__Passage shown__.
..........

Okay. I appreciate that. What I meant with respect to the Sibley question would be if Sibley were to be securitized, just hypothetically speaking, how would that change the impact, this $8.5 million that's what you're currently deferring and I guess the earnings impact is about $0.03. How would securitization impact the Sibley plant have been securitized as opposed to this deferral thing. If you guys have a rough idea, I know this is asking you right on a call, so I apologize, but do you guys have an idea about how that would impact directionally the income impact to you guys would have been a positive step at it, a negative or a neutral compared to how the Sibley situation is working out for you now with your current deferral?

Terry Bassham -- President and Chief Executive Officera

So first of all, let me again be clear that we believe this order and any impact that we've suffered is contrary to law and precedent of any sort across the country. So it shouldn't be different because it shouldn't have happened in our view. Now if that became the law of the land and there is a securitization discussion to address it, it would all depend on what the structure of the securitization law is. So I don't mean to be flippant about it, but some recovery is better than none, but I don't want to leave this call with anybody misunderstanding we think this order was wrong.

..........

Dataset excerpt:
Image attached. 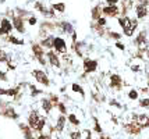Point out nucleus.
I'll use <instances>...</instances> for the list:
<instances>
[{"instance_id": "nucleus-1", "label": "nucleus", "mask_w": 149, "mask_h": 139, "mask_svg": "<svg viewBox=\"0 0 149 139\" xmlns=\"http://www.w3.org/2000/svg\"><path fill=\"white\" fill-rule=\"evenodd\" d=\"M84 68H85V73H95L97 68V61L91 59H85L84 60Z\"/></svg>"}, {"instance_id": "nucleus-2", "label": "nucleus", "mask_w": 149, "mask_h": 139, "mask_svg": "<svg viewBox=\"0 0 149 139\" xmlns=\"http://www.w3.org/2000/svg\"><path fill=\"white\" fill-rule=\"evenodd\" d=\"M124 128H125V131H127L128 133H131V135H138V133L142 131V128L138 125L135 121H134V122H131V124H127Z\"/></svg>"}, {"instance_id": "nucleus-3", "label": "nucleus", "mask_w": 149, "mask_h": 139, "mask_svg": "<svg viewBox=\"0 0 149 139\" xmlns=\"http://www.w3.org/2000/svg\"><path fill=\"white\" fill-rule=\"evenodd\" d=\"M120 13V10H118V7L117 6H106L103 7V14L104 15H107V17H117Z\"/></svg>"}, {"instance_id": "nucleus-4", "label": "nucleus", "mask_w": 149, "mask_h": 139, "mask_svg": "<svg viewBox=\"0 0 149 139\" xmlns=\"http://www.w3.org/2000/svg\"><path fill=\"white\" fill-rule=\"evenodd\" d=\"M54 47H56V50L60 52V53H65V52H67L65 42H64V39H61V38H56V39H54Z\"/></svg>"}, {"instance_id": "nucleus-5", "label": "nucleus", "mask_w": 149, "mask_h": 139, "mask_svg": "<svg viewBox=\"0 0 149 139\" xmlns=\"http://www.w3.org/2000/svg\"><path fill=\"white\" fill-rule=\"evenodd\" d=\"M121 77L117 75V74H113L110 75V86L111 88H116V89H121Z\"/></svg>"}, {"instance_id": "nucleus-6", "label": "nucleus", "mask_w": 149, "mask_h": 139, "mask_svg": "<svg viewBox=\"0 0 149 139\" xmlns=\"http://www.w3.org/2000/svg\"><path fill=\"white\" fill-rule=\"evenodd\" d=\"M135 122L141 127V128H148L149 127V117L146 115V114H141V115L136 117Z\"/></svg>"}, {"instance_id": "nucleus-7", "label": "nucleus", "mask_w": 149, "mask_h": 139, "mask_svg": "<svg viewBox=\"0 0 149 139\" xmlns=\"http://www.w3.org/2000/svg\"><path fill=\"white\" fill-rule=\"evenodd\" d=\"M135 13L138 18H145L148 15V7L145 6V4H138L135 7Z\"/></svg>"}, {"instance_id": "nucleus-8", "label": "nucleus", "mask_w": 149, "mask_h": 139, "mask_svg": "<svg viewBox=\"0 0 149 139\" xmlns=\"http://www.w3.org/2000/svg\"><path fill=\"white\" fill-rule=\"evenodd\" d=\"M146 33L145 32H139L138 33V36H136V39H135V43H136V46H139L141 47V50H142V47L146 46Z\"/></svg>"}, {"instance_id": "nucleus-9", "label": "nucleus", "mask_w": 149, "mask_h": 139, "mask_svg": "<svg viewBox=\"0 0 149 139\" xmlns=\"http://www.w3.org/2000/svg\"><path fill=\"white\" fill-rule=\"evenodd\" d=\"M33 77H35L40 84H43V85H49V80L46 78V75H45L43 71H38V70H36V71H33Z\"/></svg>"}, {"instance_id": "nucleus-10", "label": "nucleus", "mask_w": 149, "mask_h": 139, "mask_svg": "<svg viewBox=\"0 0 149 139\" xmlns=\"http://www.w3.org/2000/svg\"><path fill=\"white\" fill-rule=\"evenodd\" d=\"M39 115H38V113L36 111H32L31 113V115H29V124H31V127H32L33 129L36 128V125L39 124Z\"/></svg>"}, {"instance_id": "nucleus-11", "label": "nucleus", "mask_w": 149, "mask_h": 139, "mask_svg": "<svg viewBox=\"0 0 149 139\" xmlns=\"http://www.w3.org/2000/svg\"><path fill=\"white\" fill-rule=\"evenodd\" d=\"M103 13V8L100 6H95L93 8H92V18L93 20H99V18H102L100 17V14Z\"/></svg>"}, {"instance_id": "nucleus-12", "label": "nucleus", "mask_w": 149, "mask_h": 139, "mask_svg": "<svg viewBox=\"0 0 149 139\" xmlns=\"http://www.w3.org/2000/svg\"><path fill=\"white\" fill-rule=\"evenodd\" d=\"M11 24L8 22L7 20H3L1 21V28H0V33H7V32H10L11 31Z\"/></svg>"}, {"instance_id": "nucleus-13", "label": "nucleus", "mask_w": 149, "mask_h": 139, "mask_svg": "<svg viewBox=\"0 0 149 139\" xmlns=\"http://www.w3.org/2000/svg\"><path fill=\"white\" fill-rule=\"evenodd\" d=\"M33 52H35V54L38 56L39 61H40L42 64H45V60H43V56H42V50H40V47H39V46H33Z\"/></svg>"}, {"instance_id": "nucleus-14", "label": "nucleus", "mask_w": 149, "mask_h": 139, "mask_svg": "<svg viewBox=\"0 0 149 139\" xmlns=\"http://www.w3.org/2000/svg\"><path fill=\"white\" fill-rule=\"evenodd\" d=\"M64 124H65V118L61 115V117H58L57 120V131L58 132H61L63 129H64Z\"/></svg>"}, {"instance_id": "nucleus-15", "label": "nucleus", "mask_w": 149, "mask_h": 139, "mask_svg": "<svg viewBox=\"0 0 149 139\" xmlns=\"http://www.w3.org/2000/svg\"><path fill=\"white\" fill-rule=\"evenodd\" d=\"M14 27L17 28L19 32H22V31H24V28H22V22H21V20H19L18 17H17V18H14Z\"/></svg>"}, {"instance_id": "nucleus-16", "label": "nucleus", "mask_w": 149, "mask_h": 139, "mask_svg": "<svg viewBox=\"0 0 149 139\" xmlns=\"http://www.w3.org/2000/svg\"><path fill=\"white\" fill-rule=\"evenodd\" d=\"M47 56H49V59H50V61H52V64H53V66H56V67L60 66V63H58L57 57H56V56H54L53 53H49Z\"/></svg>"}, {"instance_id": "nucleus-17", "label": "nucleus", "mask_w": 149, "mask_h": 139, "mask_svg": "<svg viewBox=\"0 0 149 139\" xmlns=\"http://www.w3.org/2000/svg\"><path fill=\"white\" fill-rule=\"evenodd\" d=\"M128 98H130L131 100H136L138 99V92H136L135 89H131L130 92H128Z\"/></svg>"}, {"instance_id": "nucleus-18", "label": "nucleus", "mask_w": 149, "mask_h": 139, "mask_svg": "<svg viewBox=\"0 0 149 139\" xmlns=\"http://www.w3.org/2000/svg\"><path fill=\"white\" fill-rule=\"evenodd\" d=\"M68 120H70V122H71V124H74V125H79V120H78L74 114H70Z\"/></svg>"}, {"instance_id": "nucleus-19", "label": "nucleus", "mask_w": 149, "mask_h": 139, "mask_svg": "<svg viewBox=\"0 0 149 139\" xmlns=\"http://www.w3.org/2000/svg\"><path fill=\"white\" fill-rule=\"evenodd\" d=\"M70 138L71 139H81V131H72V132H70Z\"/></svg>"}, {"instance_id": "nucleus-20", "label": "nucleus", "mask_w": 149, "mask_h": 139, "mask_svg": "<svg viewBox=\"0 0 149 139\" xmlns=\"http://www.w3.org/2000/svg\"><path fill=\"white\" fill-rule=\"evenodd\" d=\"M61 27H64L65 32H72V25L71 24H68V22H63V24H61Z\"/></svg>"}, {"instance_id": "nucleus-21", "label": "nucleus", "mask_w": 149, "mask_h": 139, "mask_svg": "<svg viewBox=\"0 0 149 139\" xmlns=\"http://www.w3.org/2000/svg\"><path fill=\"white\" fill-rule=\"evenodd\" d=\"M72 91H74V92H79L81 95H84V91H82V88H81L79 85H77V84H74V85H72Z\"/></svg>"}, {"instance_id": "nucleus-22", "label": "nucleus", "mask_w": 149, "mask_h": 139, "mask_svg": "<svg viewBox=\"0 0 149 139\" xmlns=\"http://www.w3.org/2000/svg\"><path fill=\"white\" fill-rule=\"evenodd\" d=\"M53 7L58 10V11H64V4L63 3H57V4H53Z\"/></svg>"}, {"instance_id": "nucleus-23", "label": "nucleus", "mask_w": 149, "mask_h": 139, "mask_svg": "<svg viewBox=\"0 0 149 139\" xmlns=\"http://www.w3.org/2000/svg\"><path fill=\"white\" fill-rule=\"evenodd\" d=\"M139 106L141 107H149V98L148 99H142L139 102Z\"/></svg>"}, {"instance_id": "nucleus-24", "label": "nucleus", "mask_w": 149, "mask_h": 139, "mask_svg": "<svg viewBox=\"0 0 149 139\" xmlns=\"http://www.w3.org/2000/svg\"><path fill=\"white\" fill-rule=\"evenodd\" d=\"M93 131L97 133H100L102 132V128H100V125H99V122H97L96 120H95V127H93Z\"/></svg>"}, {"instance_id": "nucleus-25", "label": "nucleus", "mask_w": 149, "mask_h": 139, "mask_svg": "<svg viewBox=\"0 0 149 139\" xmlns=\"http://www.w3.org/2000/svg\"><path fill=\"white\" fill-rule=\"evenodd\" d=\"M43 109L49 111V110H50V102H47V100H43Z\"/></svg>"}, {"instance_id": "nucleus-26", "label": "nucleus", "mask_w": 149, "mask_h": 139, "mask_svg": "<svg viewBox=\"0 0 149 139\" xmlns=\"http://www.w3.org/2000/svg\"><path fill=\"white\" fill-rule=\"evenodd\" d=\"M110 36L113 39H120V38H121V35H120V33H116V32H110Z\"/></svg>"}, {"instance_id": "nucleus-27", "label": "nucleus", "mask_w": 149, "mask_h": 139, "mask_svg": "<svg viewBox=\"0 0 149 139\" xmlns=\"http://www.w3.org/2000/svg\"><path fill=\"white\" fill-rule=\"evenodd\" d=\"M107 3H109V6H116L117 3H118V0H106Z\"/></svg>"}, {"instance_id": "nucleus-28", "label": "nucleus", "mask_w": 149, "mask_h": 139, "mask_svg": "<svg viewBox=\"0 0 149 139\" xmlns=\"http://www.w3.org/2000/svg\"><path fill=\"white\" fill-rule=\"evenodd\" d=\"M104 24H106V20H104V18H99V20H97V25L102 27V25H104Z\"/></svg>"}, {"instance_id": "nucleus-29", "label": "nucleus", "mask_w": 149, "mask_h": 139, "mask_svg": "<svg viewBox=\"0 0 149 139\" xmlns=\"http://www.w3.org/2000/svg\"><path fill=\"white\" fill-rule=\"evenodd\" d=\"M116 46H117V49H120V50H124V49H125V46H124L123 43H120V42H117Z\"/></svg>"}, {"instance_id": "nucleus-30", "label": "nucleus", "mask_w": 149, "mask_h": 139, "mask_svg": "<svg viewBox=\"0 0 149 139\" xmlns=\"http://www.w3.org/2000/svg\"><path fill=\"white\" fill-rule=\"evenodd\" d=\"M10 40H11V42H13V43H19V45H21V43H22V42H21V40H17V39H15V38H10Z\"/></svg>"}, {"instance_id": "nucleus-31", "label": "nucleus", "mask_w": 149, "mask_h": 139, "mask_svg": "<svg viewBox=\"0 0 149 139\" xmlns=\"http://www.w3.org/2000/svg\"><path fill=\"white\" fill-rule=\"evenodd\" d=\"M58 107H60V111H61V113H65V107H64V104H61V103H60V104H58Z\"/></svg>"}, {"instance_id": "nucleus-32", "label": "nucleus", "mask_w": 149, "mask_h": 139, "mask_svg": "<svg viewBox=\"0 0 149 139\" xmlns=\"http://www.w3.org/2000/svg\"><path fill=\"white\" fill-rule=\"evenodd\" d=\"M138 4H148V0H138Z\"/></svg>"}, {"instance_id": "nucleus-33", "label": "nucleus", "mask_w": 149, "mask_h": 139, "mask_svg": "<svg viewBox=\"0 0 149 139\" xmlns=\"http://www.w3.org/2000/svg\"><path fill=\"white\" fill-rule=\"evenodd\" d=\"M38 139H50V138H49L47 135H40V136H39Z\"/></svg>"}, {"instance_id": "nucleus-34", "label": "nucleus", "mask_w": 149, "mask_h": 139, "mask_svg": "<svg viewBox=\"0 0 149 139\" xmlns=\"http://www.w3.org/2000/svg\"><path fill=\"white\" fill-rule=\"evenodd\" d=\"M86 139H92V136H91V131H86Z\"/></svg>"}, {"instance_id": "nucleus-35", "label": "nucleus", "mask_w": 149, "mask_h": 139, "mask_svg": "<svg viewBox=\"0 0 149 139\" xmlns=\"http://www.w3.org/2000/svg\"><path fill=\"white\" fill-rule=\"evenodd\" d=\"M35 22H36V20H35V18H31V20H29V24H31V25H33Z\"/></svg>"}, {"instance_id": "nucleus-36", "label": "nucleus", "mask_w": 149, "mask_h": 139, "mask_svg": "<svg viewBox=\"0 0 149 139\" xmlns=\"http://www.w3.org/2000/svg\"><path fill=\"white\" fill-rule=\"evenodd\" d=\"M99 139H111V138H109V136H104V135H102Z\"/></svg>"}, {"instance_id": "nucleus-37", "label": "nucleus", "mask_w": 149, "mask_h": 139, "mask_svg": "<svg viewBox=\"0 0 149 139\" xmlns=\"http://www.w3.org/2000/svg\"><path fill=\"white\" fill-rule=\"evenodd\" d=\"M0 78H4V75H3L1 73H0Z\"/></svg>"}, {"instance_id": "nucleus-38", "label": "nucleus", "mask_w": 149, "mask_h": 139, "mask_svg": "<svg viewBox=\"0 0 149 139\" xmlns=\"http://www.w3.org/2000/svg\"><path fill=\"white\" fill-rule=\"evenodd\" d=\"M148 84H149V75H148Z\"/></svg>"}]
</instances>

..........

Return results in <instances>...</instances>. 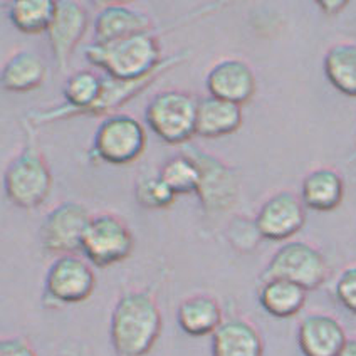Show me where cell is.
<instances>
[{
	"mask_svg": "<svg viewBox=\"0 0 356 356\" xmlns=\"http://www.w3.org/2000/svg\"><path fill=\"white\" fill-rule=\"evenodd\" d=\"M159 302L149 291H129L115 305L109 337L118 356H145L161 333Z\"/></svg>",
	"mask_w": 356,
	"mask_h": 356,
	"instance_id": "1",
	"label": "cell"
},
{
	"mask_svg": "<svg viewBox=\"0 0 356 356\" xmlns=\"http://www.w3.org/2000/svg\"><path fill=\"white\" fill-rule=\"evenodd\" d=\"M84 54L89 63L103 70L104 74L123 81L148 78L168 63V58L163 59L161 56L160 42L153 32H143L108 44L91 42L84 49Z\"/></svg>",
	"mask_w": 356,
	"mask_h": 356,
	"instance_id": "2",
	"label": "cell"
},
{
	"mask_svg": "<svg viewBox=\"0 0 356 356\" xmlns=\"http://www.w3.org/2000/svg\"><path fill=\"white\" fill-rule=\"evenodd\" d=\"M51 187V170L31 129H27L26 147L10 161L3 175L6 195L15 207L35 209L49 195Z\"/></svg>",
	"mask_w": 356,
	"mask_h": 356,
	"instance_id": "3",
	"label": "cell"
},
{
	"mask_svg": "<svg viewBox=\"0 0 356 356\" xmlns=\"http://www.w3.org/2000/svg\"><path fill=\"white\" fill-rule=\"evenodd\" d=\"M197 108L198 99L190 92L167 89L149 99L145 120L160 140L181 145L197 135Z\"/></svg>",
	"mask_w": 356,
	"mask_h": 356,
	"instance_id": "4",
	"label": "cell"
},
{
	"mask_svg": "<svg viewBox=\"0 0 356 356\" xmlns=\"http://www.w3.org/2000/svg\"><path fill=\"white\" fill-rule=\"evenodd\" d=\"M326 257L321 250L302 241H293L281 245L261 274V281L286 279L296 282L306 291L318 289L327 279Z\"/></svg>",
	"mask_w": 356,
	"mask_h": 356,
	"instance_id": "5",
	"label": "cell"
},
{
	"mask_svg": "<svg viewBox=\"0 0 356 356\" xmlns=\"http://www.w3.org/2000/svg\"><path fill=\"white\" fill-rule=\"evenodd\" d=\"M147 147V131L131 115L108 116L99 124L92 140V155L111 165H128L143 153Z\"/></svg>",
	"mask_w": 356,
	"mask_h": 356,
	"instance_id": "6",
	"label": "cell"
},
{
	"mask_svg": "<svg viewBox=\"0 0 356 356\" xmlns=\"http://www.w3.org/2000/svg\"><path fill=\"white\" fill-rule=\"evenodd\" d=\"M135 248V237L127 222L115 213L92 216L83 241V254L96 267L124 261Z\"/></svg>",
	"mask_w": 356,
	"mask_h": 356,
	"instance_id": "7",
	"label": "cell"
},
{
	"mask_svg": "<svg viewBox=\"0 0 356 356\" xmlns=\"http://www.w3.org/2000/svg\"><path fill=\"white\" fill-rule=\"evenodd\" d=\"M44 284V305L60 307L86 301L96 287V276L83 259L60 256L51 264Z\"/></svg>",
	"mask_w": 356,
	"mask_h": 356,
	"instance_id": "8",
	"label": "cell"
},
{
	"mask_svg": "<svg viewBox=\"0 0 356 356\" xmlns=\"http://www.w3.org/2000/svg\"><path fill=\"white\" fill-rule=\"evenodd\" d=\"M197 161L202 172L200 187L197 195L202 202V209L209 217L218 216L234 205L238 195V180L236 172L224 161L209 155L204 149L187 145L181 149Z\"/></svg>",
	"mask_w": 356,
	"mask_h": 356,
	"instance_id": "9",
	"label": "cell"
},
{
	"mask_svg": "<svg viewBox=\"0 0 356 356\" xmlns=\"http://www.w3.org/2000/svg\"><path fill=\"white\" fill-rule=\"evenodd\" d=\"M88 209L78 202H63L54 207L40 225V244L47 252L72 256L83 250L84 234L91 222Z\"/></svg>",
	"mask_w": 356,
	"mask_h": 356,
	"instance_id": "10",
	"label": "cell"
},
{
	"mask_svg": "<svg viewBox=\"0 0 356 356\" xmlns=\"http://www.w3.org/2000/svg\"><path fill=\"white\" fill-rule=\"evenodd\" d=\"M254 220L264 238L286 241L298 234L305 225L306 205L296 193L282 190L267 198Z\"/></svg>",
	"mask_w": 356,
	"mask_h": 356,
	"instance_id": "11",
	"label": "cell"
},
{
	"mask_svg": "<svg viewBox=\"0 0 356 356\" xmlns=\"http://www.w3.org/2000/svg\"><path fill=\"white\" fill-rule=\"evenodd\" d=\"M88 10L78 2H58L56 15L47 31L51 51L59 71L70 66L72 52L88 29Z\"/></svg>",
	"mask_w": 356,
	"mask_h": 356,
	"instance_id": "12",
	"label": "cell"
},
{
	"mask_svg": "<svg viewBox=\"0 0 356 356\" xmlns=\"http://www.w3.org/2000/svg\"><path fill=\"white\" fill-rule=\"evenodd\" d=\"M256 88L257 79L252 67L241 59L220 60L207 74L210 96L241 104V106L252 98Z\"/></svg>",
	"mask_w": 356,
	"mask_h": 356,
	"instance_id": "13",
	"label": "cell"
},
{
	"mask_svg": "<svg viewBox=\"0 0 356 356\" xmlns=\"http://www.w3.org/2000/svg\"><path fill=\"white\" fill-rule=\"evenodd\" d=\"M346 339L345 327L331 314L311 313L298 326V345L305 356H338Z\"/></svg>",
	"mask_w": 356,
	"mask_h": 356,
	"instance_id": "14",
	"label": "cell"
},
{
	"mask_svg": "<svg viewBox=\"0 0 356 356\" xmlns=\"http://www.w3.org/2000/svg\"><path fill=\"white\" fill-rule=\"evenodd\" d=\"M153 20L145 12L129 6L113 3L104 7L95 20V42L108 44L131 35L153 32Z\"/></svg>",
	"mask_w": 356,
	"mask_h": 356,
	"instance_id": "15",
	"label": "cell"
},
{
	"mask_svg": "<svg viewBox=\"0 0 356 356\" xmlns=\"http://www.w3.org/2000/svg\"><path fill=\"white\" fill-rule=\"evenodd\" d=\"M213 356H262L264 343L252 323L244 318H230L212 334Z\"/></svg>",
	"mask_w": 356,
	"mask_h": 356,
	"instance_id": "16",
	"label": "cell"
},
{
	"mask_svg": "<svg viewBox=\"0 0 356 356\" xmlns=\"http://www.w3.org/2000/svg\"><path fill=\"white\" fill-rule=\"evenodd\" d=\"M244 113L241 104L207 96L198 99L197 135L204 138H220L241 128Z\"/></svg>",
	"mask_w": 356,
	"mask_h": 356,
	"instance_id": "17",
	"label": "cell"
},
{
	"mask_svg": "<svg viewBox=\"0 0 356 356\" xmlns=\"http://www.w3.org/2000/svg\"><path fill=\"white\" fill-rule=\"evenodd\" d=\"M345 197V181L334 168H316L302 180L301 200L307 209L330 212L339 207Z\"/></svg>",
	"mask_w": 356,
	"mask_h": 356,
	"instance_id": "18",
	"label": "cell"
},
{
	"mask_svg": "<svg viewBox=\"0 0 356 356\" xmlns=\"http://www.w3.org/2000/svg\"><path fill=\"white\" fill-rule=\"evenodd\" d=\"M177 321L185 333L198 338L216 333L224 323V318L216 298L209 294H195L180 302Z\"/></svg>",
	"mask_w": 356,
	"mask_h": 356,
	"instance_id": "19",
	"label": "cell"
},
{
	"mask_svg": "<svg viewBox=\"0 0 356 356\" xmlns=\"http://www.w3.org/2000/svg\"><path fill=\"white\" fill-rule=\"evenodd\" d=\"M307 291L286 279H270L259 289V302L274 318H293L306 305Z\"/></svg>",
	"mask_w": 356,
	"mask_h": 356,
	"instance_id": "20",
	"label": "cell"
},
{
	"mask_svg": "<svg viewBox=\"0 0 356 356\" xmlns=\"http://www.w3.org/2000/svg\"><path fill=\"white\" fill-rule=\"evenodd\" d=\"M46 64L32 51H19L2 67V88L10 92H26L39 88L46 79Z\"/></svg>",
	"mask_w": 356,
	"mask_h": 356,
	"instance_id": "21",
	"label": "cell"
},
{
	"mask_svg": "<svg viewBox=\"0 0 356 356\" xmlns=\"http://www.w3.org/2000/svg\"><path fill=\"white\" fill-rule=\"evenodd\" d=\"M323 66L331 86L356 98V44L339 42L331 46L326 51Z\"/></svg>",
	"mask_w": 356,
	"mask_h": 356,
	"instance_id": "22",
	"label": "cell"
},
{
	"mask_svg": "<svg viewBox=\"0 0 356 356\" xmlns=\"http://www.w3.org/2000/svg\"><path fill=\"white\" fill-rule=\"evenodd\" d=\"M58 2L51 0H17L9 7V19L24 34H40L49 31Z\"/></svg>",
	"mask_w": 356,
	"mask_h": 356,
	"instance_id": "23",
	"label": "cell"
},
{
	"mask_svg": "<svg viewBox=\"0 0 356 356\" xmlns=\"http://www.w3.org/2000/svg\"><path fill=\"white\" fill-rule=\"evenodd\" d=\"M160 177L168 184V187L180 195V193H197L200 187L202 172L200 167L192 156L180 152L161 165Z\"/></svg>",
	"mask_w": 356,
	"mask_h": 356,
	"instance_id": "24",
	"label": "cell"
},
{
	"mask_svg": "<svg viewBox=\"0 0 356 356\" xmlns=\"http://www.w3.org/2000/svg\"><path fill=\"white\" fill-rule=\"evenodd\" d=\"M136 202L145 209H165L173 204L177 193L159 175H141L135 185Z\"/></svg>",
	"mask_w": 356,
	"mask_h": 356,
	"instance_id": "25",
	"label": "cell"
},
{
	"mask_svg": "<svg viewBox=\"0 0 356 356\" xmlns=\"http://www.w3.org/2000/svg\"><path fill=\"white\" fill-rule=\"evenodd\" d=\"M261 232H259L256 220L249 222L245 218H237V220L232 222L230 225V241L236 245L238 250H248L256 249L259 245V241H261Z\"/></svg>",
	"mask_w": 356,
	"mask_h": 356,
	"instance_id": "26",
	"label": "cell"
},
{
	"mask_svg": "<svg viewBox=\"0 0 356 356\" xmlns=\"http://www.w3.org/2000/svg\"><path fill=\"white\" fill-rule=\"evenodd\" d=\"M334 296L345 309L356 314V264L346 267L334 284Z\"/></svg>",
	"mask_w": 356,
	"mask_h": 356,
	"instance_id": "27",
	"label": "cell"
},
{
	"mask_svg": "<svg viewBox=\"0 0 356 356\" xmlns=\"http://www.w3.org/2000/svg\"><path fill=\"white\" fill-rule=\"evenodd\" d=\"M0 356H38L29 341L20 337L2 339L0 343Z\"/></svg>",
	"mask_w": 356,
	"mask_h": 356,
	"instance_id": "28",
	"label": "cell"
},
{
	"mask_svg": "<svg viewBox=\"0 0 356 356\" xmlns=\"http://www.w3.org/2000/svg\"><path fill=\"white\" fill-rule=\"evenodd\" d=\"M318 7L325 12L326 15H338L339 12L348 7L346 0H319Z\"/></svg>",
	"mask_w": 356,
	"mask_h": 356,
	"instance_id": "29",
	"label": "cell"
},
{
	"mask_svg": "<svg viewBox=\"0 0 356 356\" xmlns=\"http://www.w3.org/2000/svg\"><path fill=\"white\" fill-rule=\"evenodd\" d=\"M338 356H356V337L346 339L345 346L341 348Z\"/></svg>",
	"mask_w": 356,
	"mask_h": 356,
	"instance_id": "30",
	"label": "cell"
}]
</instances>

..........

__Do this__.
Copy out the earnings call exchange about the Sibley plant word for word, from the question through the reply.

__Answer for the task__.
Okay. I appreciate that. What I meant with respect to the Sibley question would be if Sibley were to be securitized, just hypothetically speaking, how would that change the impact, this $8.5 million that's what you're currently deferring and I guess the earnings impact is about $0.03. How would securitization impact the Sibley plant have been securitized as opposed to this deferral thing. If you guys have a rough idea, I know this is asking you right on a call, so I apologize, but do you guys have an idea about how that would impact directionally the income impact to you guys would have been a positive step at it, a negative or a neutral compared to how the Sibley situation is working out for you now with your current deferral?

Terry Bassham -- President and Chief Executive Officera

So first of all, let me again be clear that we believe this order and any impact that we've suffered is contrary to law and precedent of any sort across the country. So it shouldn't be different because it shouldn't have happened in our view. Now if that became the law of the land and there is a securitization discussion to address it, it would all depend on what the structure of the securitization law is. So I don't mean to be flippant about it, but some recovery is better than none, but I don't want to leave this call with anybody misunderstanding we think this order was wrong.